So, all that being said, I feel for the city (and business large and small) because they are in a bit of a bind with the existing laws. But that said, you can't just ignore the process you put in place and use race-based criteria after the fact.....
Right. Some would say just the opposite. And I don't pretend that my brief post is the final answer. I just think the whole "we don't empathize, we just rigidly interpret the law, unlike those activist judges who legislate from the bench" argument is bullshit. Judges should - and they all do - empathize. Perhaps judges should try not to let their politics interfere with their interpretation of the law - but they all play politics to some extent.
There's always empathy. There's always politics. From all judges.

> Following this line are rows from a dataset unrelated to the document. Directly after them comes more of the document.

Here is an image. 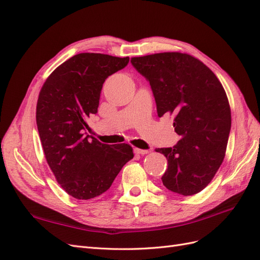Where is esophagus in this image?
<instances>
[{"label":"esophagus","instance_id":"obj_1","mask_svg":"<svg viewBox=\"0 0 260 260\" xmlns=\"http://www.w3.org/2000/svg\"><path fill=\"white\" fill-rule=\"evenodd\" d=\"M135 152L140 155H145V154L149 153L148 149H141V148H135Z\"/></svg>","mask_w":260,"mask_h":260}]
</instances>
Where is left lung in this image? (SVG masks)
I'll use <instances>...</instances> for the list:
<instances>
[{
    "label": "left lung",
    "mask_w": 260,
    "mask_h": 260,
    "mask_svg": "<svg viewBox=\"0 0 260 260\" xmlns=\"http://www.w3.org/2000/svg\"><path fill=\"white\" fill-rule=\"evenodd\" d=\"M131 62L149 81L157 114L174 117L181 137L174 147L156 148L168 159L164 185L184 196L201 192L221 166L230 135L231 109L222 84L186 53H156Z\"/></svg>",
    "instance_id": "8db88e82"
}]
</instances>
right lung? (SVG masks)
<instances>
[{
  "mask_svg": "<svg viewBox=\"0 0 260 260\" xmlns=\"http://www.w3.org/2000/svg\"><path fill=\"white\" fill-rule=\"evenodd\" d=\"M129 57L80 53L62 62L43 83L37 103V125L46 161L65 192L91 200L106 192L133 158L129 144L108 145L83 131L98 113L104 81L128 65Z\"/></svg>",
  "mask_w": 260,
  "mask_h": 260,
  "instance_id": "right-lung-1",
  "label": "right lung"
}]
</instances>
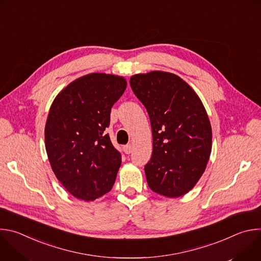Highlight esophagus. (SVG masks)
Returning <instances> with one entry per match:
<instances>
[{"label":"esophagus","mask_w":261,"mask_h":261,"mask_svg":"<svg viewBox=\"0 0 261 261\" xmlns=\"http://www.w3.org/2000/svg\"><path fill=\"white\" fill-rule=\"evenodd\" d=\"M123 150H124V152H125V154H130L131 152H132V150H133V145L130 143V144H127V145H125L124 147H123Z\"/></svg>","instance_id":"34e87169"}]
</instances>
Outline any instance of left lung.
Masks as SVG:
<instances>
[{"label": "left lung", "instance_id": "1", "mask_svg": "<svg viewBox=\"0 0 261 261\" xmlns=\"http://www.w3.org/2000/svg\"><path fill=\"white\" fill-rule=\"evenodd\" d=\"M130 85L152 126L153 152L144 166L148 187L169 198L187 194L212 152V126L200 98L179 76L165 71L135 74Z\"/></svg>", "mask_w": 261, "mask_h": 261}]
</instances>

For better or worse.
From the little I know about Sotomayor, she's not my perfect judge, but the little I know is based on the few remarks and decisions out of her whole career that her opponents have brought to the fore to make their case. In a perfect world I'd want the wisest judge available, end of story. But in this imperfect world, I just want a lefty to counterbalance a court that's too right for my taste.
It's a LOT more complicated than the simple story line both sides like to spout — and that's why I'm glad these judges are deciding questions like this, and not frickin' Rush Limbaugh, who said yesterday that the Supreme Court had decided Sonia Sotomayor was a racist. Or the woman I heard on the radio triumphantly declaring that advancement in the safety-important profession of firefighting would no longer be subordinated to the irrelevant considerations of identity politics. Uh, no: it'll just be determined by performance on a multiple-choice test. I'm frickin' awesome at multiple choice tests, and I (a) am the last person you'd want to save you from a burning building, and (b) can't get a goddam fucking job to save my life right now. So that's what I think about the testing these people are canonizing, which has nothing to do with anything, I grant you.
I've always wondered whether DOJ/OCR had the authority to promulgate disparate impact regs to effectuate the ends of a statute that requires intentional discrimination. Scalia's been itching to get to that question, and the next case might bring it.
It's surely true that disparate impact is circumstantial evidence of discrimination, and that under the present civil rights laws in employment, a person who suffers an adverse employment action when "similarly situated" persons of another race don't has a prima facie case of intentional discrimination, which the employer is entitled to rebut by showing a legitimate nondiscriminatory reason for the action. The regs aren't too far afield of these bedrock principles in the case law, providing as they do that tests that cause disparate impacts can nonetheless be sustainable on a certain affirmative showing (albeit one more substantial, I think, than legitimate nondiscriminatory basis) by the employer. But they do seem to be one or more steps beyond what folks were really after when they settled on disparate impact theories of liability — which was to "smoke out" illegitimate racial considerations that no one would dare, in the post-Civil Rights Act era, to lay out in the open.
So while we can't forget the hundreds of "facially neutral" gestures that Southern whites used to keep blacks from voting and working, it's maybe a bit too far over to the other side to throw out test results on the naked showing of disparate impact, on some vague theory of cultural bias.
Let's hope the Court is able and inclined to do that bit of delicate parsing in the cases to come. For my part, I think a Sotomayor can help with that. Which probably makes me a racist.